= Kevin Robert Elz =

Australian computer scientist

Kevin Robert Elz, often referred to in computing circles as Robert Elz, or simply kre, is a computer programmer and a pioneer in connecting Australia to the Internet, and more recently, in connecting Thailand.

==Career==
Some of his achievements include developing a number of important Internet RFC documents, helping connect Australia to the world-wide Internet, developing the internet-based research network within Australia, and operating the .au domain registry from 1986 through to the late 1990s. He also managed the aus.* Usenet hierarchy from its inception in the 1980s until the mid-1990s. In the early 1980s he contributed to the operation of the Australian Computer Science network (ACSnet originally developed by Bob Kummerfeld and Piers Dick-Lauder University of Sydney) and in 1989 with Torben Nielsen of the University of Hawaiʻi he completed the connection work that brought the internet to Australia, which enabled AARNet to develop soon after.

He is an Honorary Fellow at the University of Melbourne, where for some years he worked in the Computer Science department. Elz has been a NetBSD developer since 2016.

An ardent cricket fan, Elz is also credited for pioneering online text commentary for cricket matches.

Having previously lived and worked in Melbourne for many years, he currently lives in Hat Yai, Songkhla, Thailand, where he is an honorary lecturer in the Computer Engineering Department of the Prince of Songkla University.

==Operation of .com.au==
As the architect of the early domain-name eligibility criteria for ".com.au", Elz was largely responsible for Australia's not experiencing a domain name gold rush in the mid-1990s. The eligibility policy required a direct connection between a company's official name and its domain name, in contrast to the strictly first-come-first-served policy of the .com registry.

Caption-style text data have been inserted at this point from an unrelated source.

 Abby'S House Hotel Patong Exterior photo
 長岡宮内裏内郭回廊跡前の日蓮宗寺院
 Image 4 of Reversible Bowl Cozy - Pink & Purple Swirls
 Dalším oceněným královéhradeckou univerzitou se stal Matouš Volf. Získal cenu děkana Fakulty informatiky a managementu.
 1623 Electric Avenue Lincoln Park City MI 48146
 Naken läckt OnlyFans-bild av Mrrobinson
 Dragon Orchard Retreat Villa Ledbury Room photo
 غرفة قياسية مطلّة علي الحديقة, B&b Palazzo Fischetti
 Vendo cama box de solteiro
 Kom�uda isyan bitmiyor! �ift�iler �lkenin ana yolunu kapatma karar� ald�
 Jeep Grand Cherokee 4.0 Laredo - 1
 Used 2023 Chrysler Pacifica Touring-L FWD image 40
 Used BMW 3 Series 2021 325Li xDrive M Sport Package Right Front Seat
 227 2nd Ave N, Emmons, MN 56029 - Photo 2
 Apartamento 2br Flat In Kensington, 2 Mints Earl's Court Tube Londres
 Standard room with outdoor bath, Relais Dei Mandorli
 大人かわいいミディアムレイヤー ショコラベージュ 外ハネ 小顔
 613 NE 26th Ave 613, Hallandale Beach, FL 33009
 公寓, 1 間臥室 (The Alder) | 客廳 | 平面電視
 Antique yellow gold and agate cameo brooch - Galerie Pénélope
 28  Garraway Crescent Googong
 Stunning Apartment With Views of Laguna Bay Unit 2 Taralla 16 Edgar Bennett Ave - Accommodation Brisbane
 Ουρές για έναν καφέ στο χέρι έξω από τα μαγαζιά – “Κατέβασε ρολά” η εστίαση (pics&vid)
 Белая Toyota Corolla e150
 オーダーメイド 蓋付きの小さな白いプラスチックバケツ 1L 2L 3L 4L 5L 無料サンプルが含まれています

Elz was, however, criticised during his tenure, as domain name applications often took many months to be examined, despite the commercialisation of the Internet and customer demands for quick turnaround times. In 1990, Elz delegated responsibility for the ".gov.au" and ".edu.au" domains to Geoff Huston at the Australian National University. Elz handed the operation of ".com.au" to Melbourne IT in 1996. Responsibility for other domains was transferred to auDA in 2001.